Assigned task →
Exact copy, no pictures: return only the lines below from the line with "maserati ghibli luxury and sport trims" up to and including the line with "Nuclear Fusion by Regina Valluzzi".
┌──
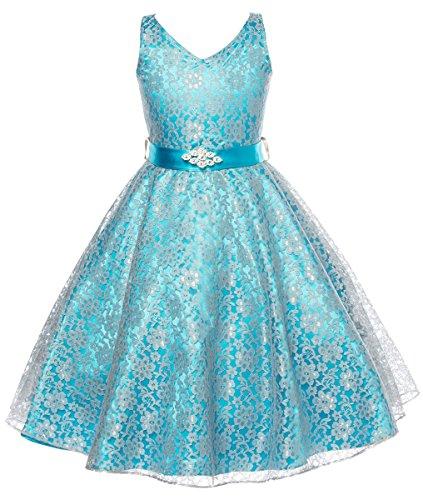 DressForLess Lovely Lace V-Neck Flower Girl Dress, Turquoise, 4 -
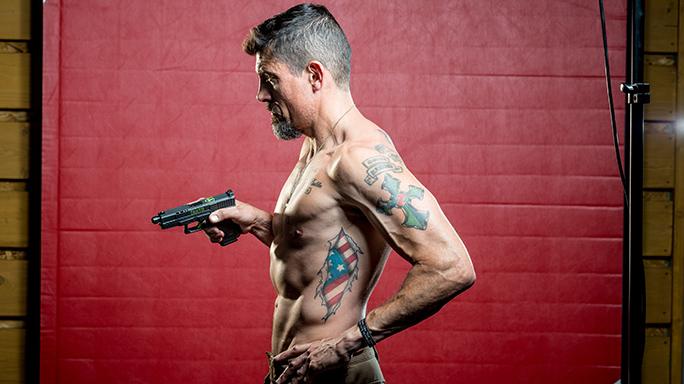 Kris Tanto Paronto Ballistic Magazine cover 2017 tattoo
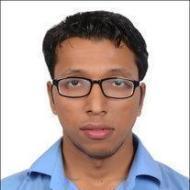 Sankalp BTech Tuition trainer in Delhi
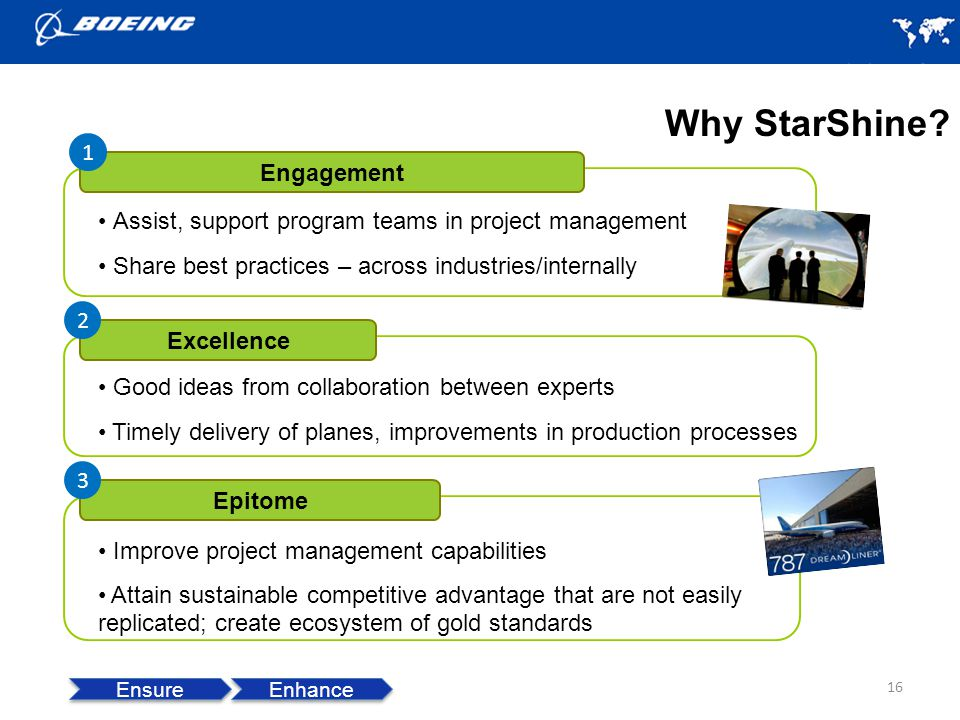 Why StarShine 1 Engagement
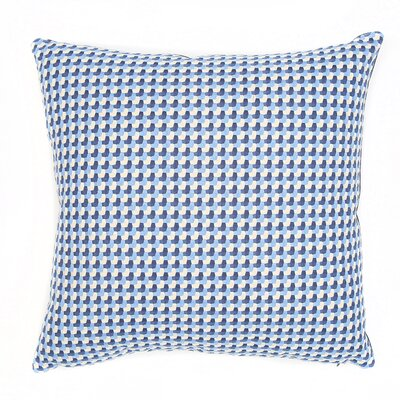 Mendocino Throw Pillow Color: Bluebell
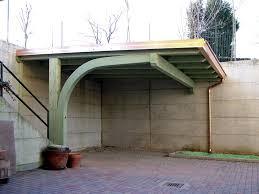 Soffitto In Legno Grigio : Best images about tetto in legno on studios green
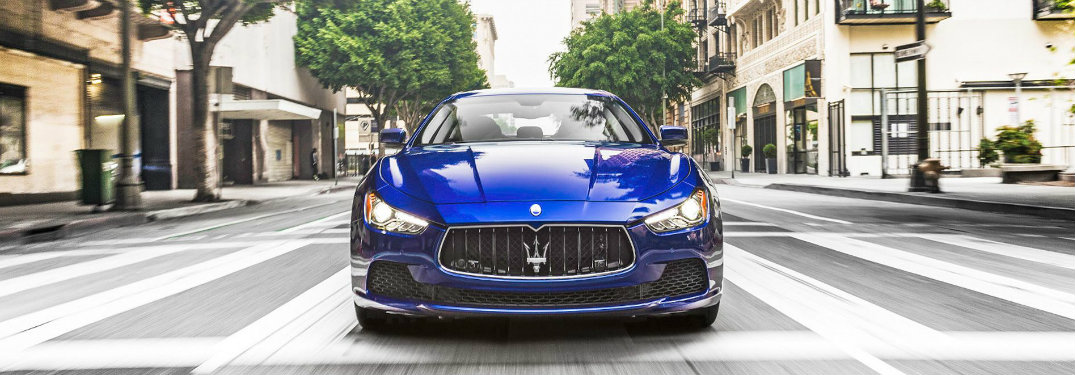 maserati ghibli luxury and sport trims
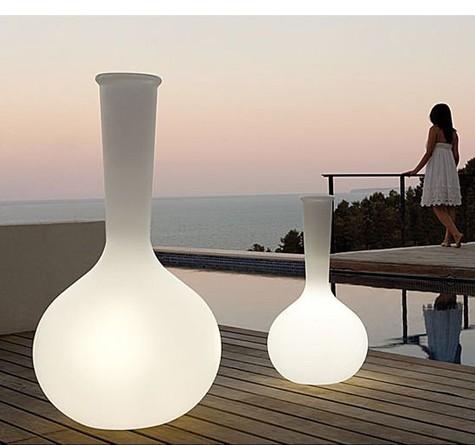 Vondom Stehleuchte Chemistubes LED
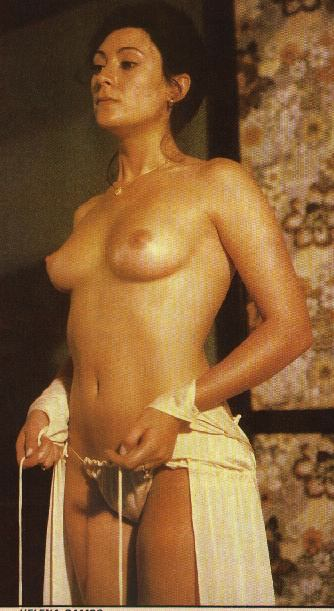 Ramos nackt Helena  FRENCH PORN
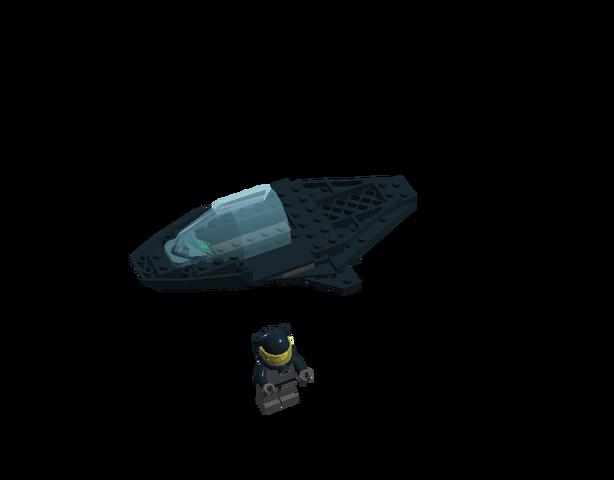 File:Lego Exploriens II Hover Discoverer.png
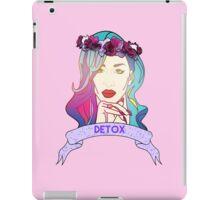 Detox iPad Case/Skin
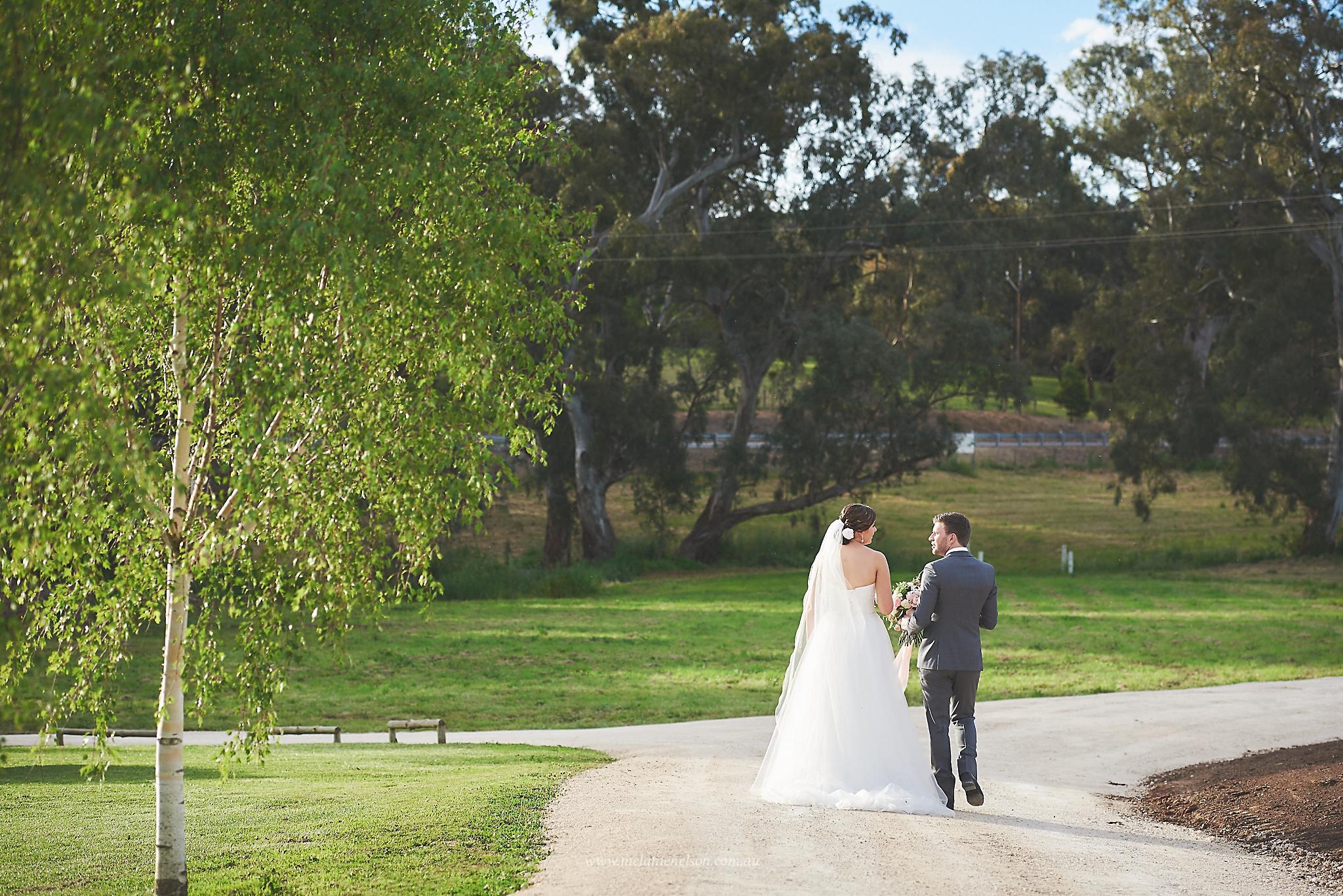 howards_vineyard_wedding_0018.jpg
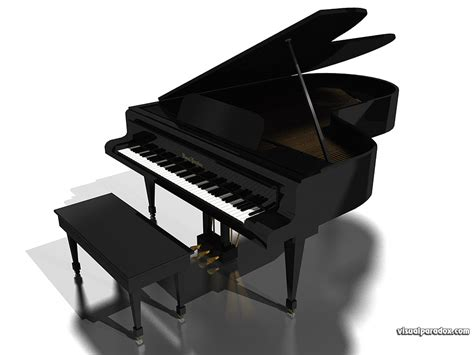 Piano & Pianos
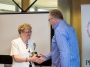Ann Casey presenting the Sean Casey Memorial Trophy to Creative Photo Imaging Club.jpg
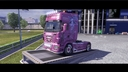 Scania-pink-panther-by-ryan
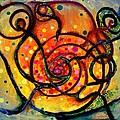 Nuclear Fusion by Regina Valluzzi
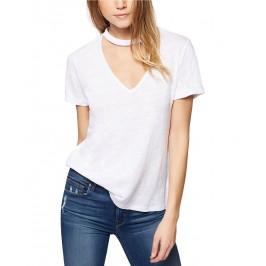 Joanna Linen Choker T-Shirt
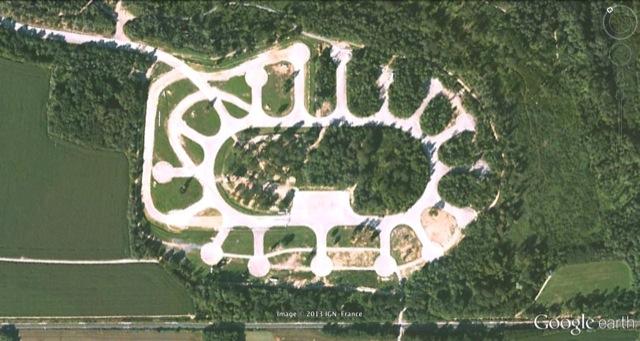 Chenevieres Circuit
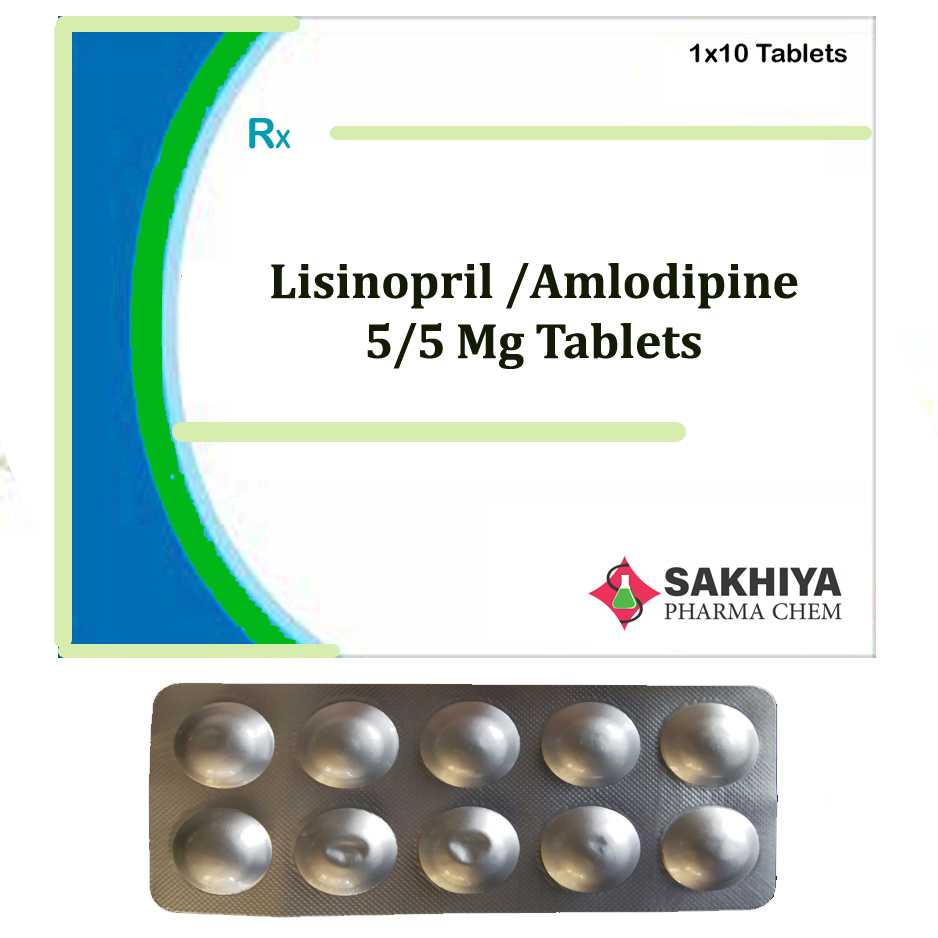 Lisinopril 5mg + Amlodipine 5mg Tablets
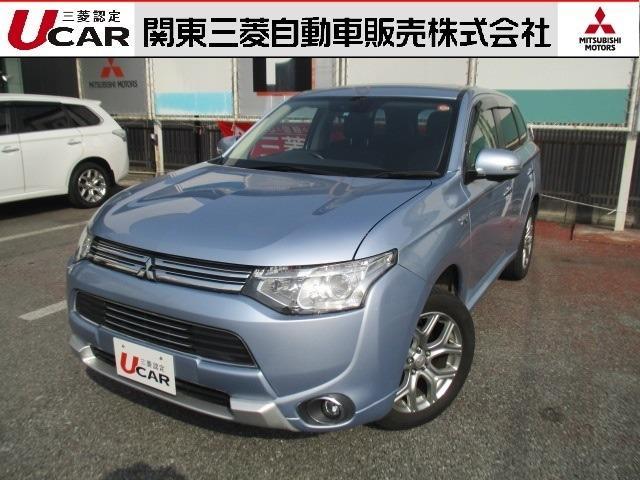 三菱 2.0 G ナビパッケージ 4WD 100V リモート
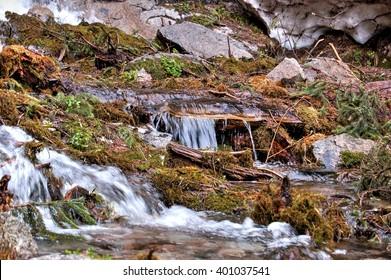 Mountain stream, mountain stream. Zailiyskiy Alatau. The Republic Of Kazakhstan.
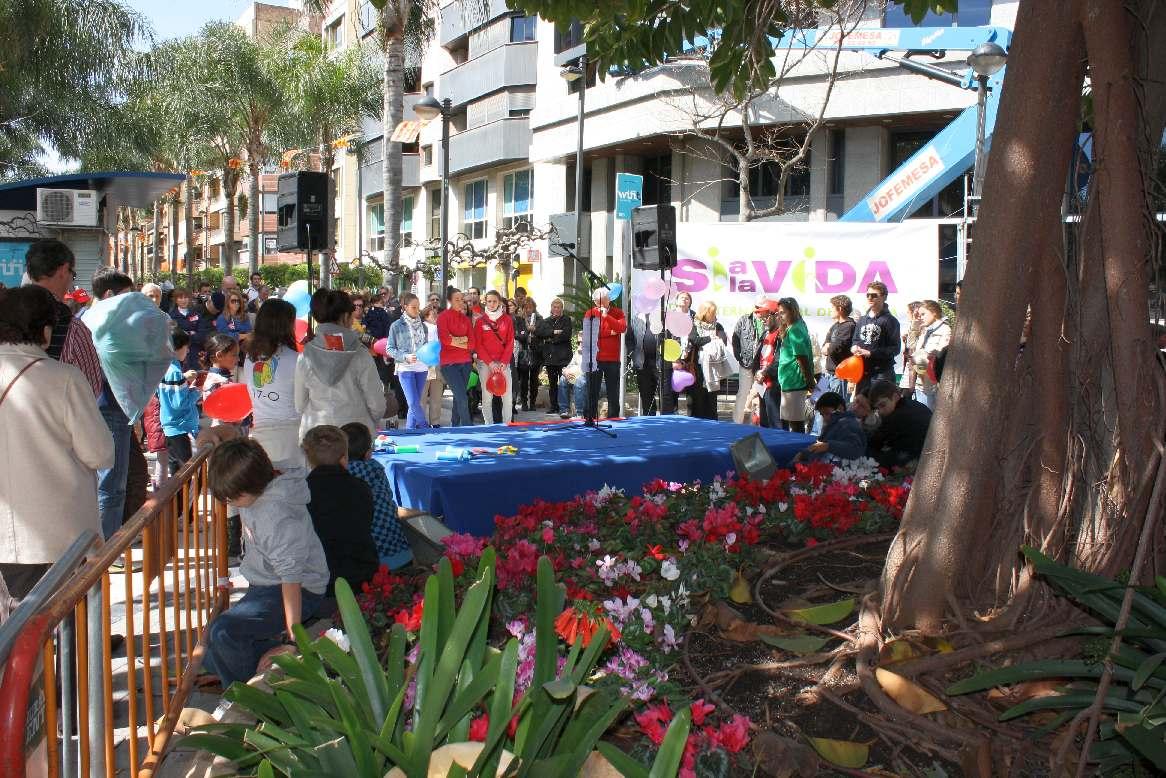 si_a_la_vida_2011_020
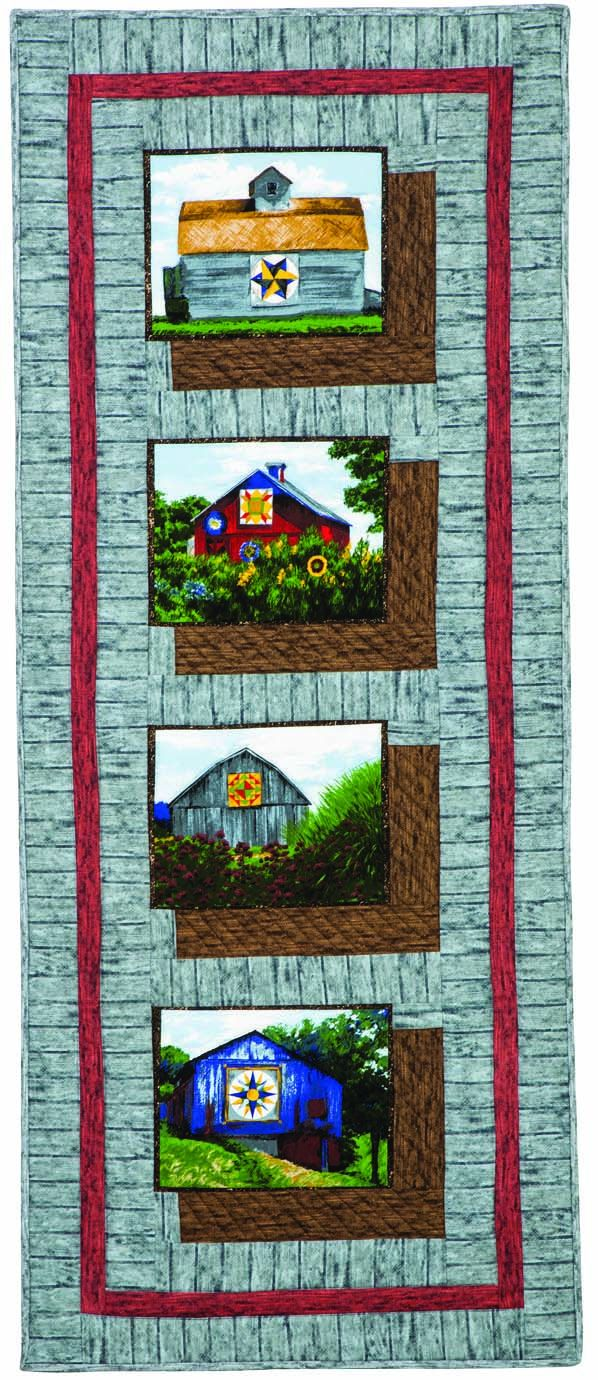 Quilt Trails - Shadow Boxes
└──
Reply →
 maserati ghibli luxury and sport trims
 Vondom Stehleuchte Chemistubes LED
 Ramos nackt Helena  FRENCH PORN
 File:Lego Exploriens II Hover Discoverer.png
 Detox iPad Case/Skin
 howards_vineyard_wedding_0018.jpg
 Piano & Pianos
Ann Casey presenting the Sean Casey Memorial Trophy to Creative Photo Imaging Club.jpg
 Scania-pink-panther-by-ryan
 Nuclear Fusion by Regina Valluzzi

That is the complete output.